Voatz also hosts application-level infrastructure defense on AWS serverless services. The company runs its Linux servers on Amazon Elastic Compute Cloud (Amazon EC2)—which provides secure and resizable compute capacity for virtually any workload—with over 750 instances. Protections include applying encryption to sensitive voter data files, which is supported by AWS Key Management Service (AWS KMS) to create and control the keys used to encrypt or digitally sign data. Furthermore, Voatz uses biometric login, multi-factor authentication, captchas, and heuristic checks, in addition to identity verification, before election days.
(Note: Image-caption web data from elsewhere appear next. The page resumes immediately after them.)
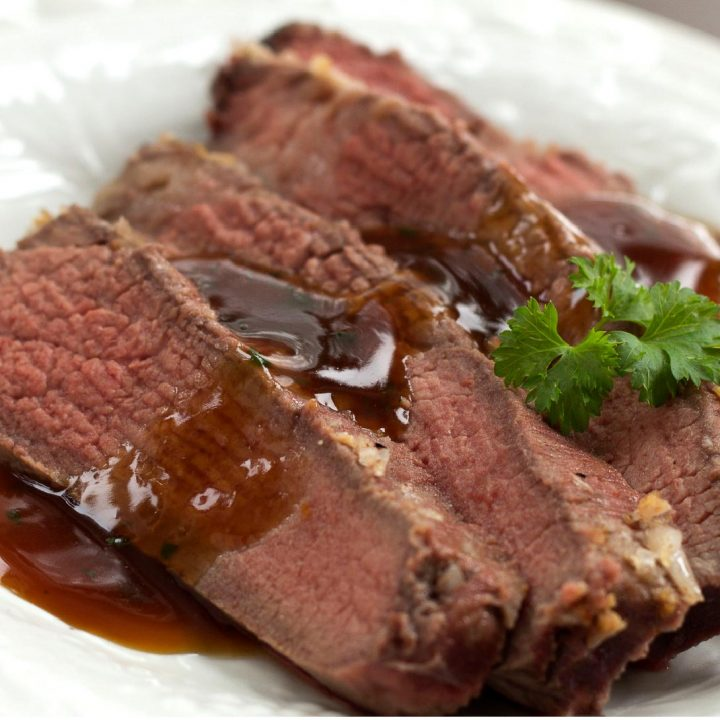 Four slices of sliced roast beef on a white plate with brown gravy on top. Garnished with a sprig of parsley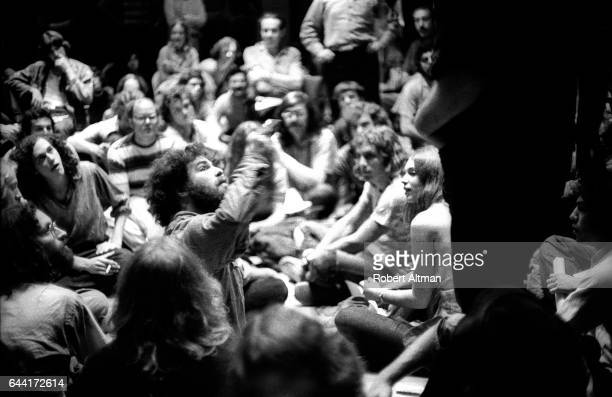 Sixties radical Jerry Rubin sits with a group of DJ's and writers during The Alternative Media Conference on June 1720 1970 at Goddard College in...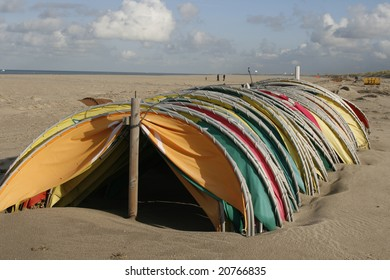 Colorful beach shelters parked for the winter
Using AWS encryption services, Voatz adopted a verifiability protocol so that each voter could verify cryptographically and mathematically that their vote had been counted. Voatz used Amazon Simple Queue Service (Amazon SQS), a fully managed message-queuing service, to handle the encrypted data. “Ahead of the election, we hadn’t used Amazon SQS to improve the performance of ballot encryption and tabulation,” says Sawhney. “But the documentation was incredibly clear, and we were able to implement it within a couple of months without needing a major re-architecture of our core solution.”
Following its defense-in-depth strategy and using the combination of AWS services, Voatz detected and mitigated 28 million malicious actions—including a 50 Gbps DDoS attempt—throughout the federal elections. The company also used queuing architecture to reduce vote-tallying time from 18 hours to 21 minutes, helping process encrypted data at a national scale. Moreover, Voatz can maintain its full functionality while saving 80 percent on costs. “Elections don’t happen frequently,” says Sawhney. “Traditional infrastructure incurs costs all year round, but using AWS scalable infrastructure, we pay for resources only when we need them.”
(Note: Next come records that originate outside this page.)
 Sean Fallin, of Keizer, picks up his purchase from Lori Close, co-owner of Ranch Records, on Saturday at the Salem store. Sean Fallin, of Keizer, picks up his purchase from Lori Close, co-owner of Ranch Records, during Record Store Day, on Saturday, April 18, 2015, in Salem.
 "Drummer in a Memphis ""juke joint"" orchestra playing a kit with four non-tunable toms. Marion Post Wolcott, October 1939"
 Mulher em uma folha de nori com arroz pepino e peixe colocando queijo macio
Outcome | Continuing Process Automation and Cost Optimization
In Mexico’s 2024 federal election, the turnout of overseas voters increased by more than 50 percent compared with the previous federal election, and Mexico elected its first female president. Now, Voatz is focused on automating more of the process for handling paper ballots, which still make up the majority of voting. “Mail-in ballots often arrive mutilated and need to be manually reproduced, which is hugely time-consuming,” says Sawhney. Election officials can save up to 80 percent of ballot correction time by implementing Amazon Rekognition, which companies use to automate and lower the cost of image recognition and video analysis with machine learning.
“It’s simple to scale our solution using AWS,” says Sawhney. “Having the expertise of the AWS team was invaluable in setting up the right parameters.”
It’s simple to scale our solution using AWS. Having the expertise of the AWS team was invaluable in setting up the right parameters.